13. En dernier lieu, aux termes de l'article L. 511-4 du code de l'entrée et du séjour des étrangers et du droit d'asile : " Ne peuvent faire l'objet d'une obligation de quitter le territoire français : (...) / 10° L'étranger résidant habituellement en France si son état de santé nécessite une prise en charge médicale dont le défaut pourrait avoir pour lui des conséquences d'une exceptionnelle gravité et si, eu égard à l'offre de soins et aux caractéristiques du système
de santé du pays de renvoi, il ne pourrait pas y bénéficier effectivement d'un traitement approprié ".
14. Ainsi qu'il a été dit au point 8, il n'est pas établi que M. C... ne pourrait pas bénéficier effectivement d'un traitement approprié à son état de santé dans le pays de renvoi. Le moyen tiré de la méconnaissance des dispositions du 10° de l'article L. 511-4 du code de l'entrée et du séjour des étrangers et du droit d'asile doit, par suite, être écarté.
15. Il résulte de tout ce qui précède que M. C... n'est pas fondé à soutenir que c'est à tort que, par le jugement attaqué, le Tribunal administratif de Paris a rejeté sa demande. Par voie de conséquence, ses conclusions à fin d'injonction sous astreinte ainsi que celles présentées sur le fondement de l'article L. 761-1 du code de justice administrative et l'article 37 de la loi du 10 juillet 1991 doivent être rejetées.
DECIDE :
Article 1er : La requête de M. C... est rejetée.

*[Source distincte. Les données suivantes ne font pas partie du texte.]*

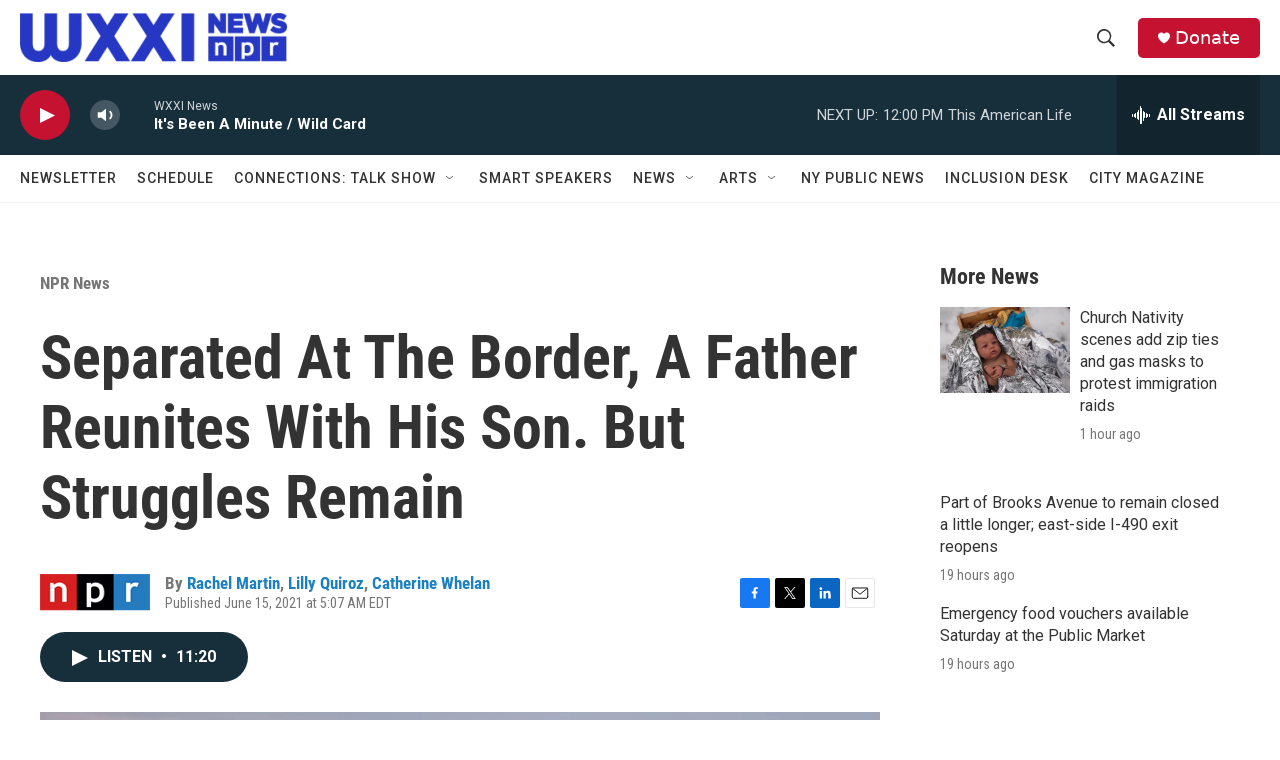

--- FILE ---
content_type: text/html; charset=utf-8
request_url: https://www.google.com/recaptcha/api2/aframe
body_size: 267
content:
<!DOCTYPE HTML><html><head><meta http-equiv="content-type" content="text/html; charset=UTF-8"></head><body><script nonce="jeyQEm5QbxzHhRzE2RPrlw">/** Anti-fraud and anti-abuse applications only. See google.com/recaptcha */ try{var clients={'sodar':'https://pagead2.googlesyndication.com/pagead/sodar?'};window.addEventListener("message",function(a){try{if(a.source===window.parent){var b=JSON.parse(a.data);var c=clients[b['id']];if(c){var d=document.createElement('img');d.src=c+b['params']+'&rc='+(localStorage.getItem("rc::a")?sessionStorage.getItem("rc::b"):"");window.document.body.appendChild(d);sessionStorage.setItem("rc::e",parseInt(sessionStorage.getItem("rc::e")||0)+1);localStorage.setItem("rc::h",'1765641865859');}}}catch(b){}});window.parent.postMessage("_grecaptcha_ready", "*");}catch(b){}</script></body></html>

Article 2 : Le présent arrêt sera notifié à M. B... C... et au ministre de l'intérieur.
Copie en sera délivrée au préfet de police.
Délibéré après l'audience du 26 mars 2021, à laquelle siégeaient :
- Mme A..., président de chambre,
- Mme Julliard, présidente assesseure,
- Mme Mach, premier conseiller.
Rendu public par mise à disposition au greffe, le 9 avril 2021.
Le rapporteur,
A-S MACHLe président,
M. A...Le greffier,
S. GASPAR
La République mande et ordonne au ministre de l'intérieur en ce qui le concerne ou à tous huissiers de justice à ce requis en ce qui concerne les voies de droit commun contre les parties privées, de pourvoir à l'exécution de la présente décision.